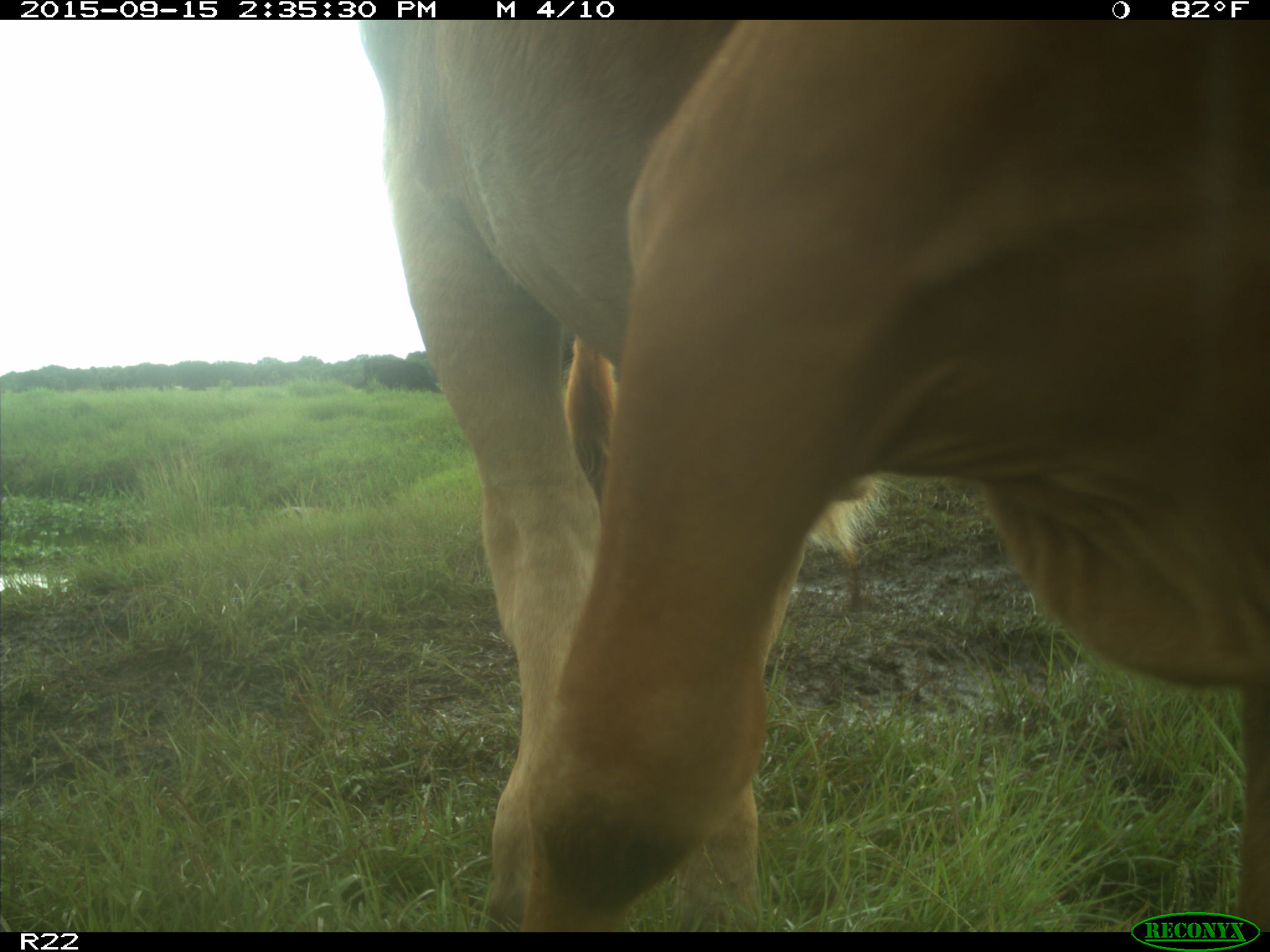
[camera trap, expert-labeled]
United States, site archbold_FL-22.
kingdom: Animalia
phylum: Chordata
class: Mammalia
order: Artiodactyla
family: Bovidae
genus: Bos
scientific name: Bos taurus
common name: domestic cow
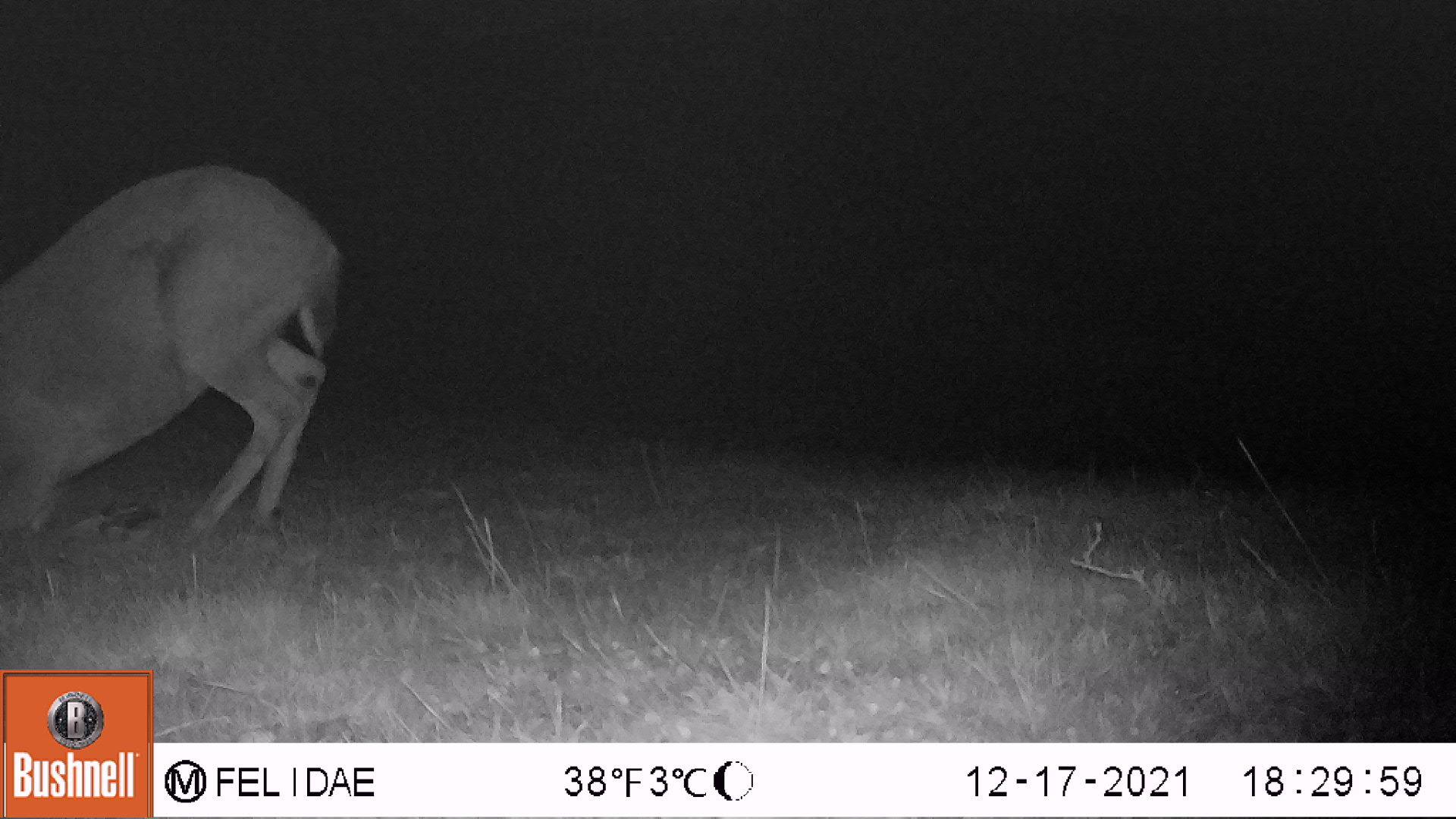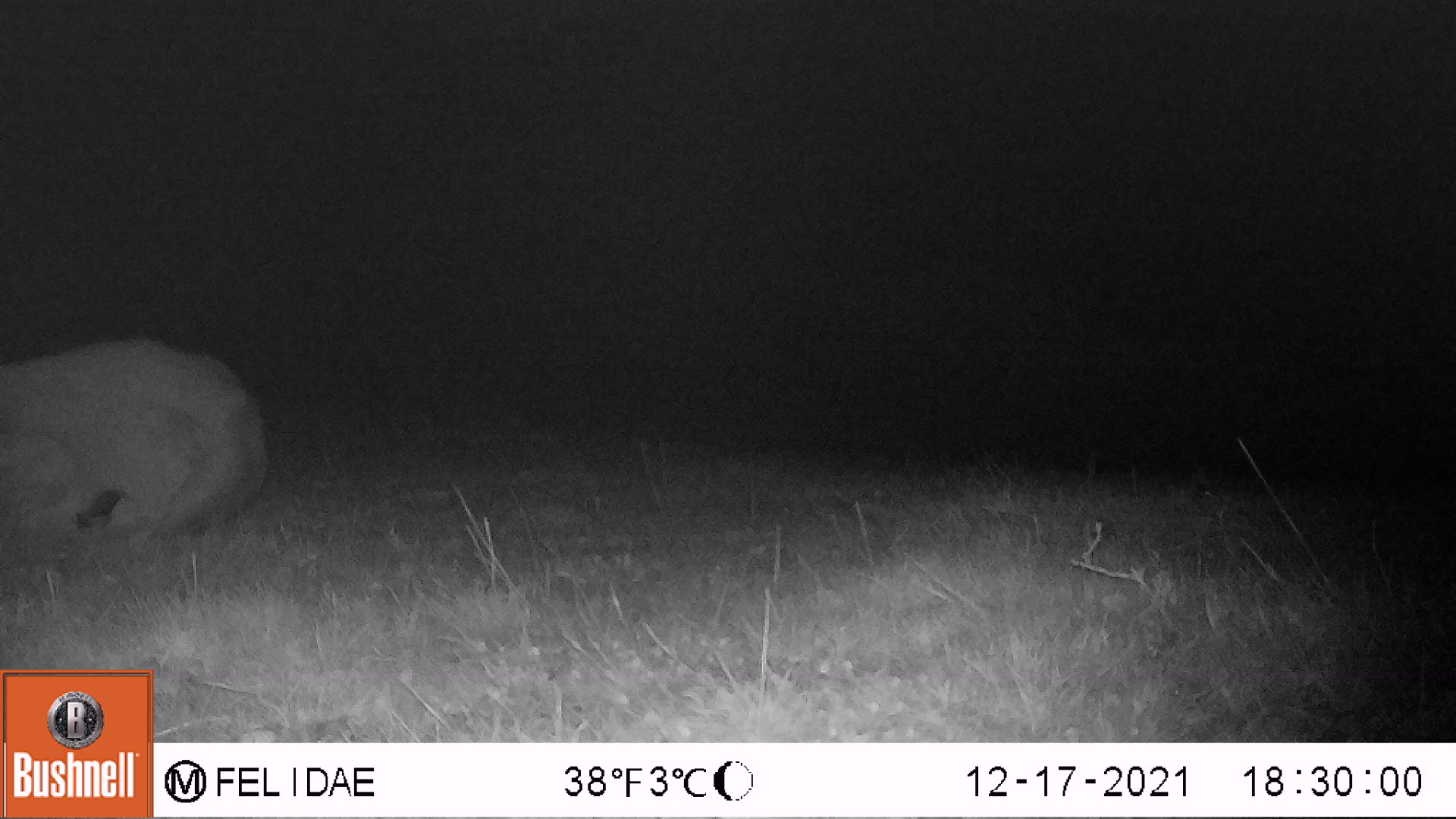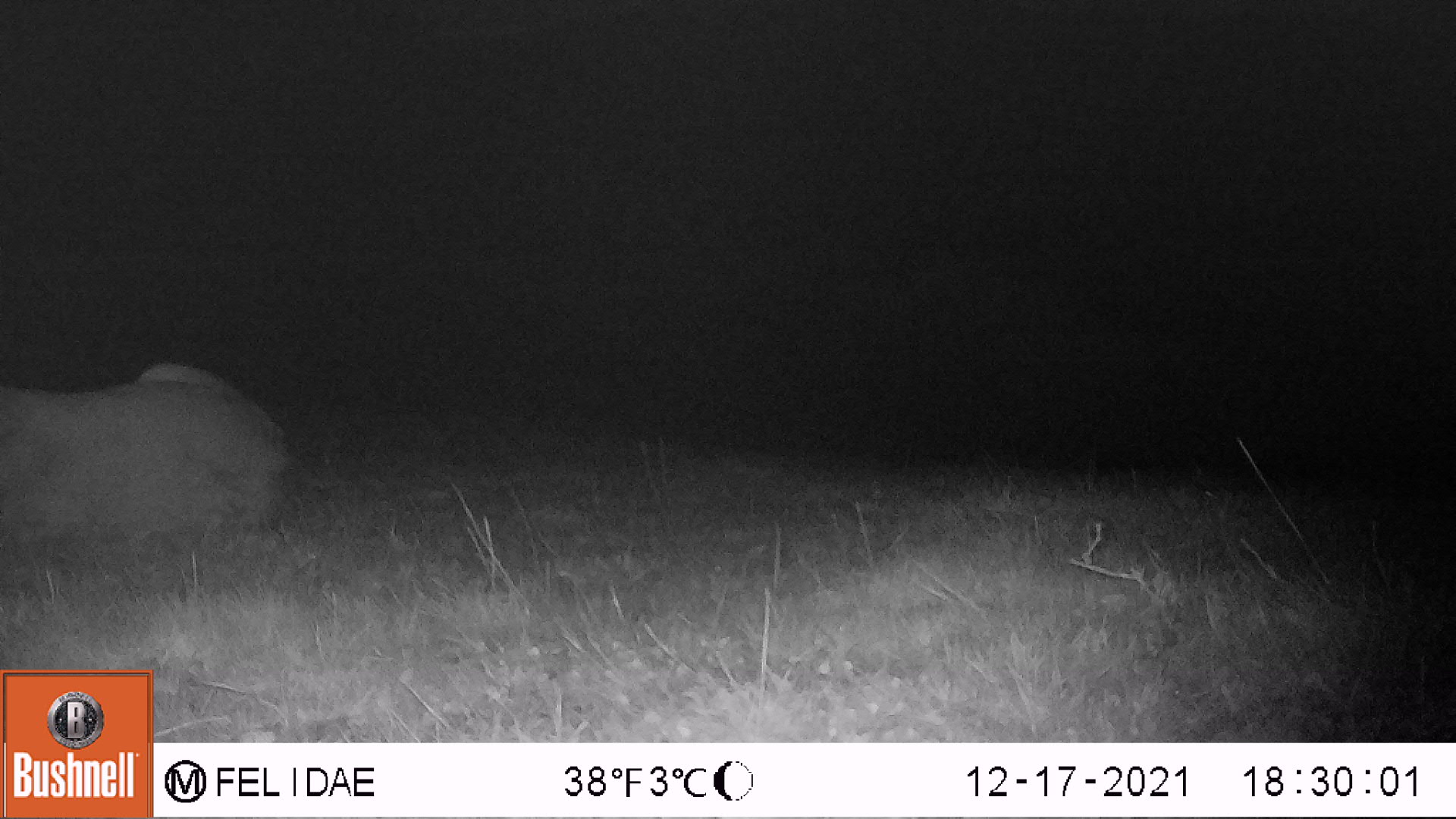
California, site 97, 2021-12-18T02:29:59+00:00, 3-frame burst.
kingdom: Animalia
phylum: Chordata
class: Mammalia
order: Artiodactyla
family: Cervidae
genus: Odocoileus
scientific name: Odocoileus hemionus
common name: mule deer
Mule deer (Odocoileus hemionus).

---*---

Exercise brief:
Print the lines from the one holding "United States, site archbold_FL-22." through the last line of the records, word for word, and omit the pictures.

The answer:
United States, site archbold_FL-22.
kingdom: Animalia
phylum: Chordata
class: Mammalia
order: Artiodactyla
family: Bovidae
genus: Bos
scientific name: Bos taurus
common name: domestic cow
California, site 97, 2021-12-18T02:29:59+00:00, 3-frame burst.
kingdom: Animalia
phylum: Chordata
class: Mammalia
order: Artiodactyla
family: Cervidae
genus: Odocoileus
scientific name: Odocoileus hemionus
common name: mule deer
Mule deer (Odocoileus hemionus).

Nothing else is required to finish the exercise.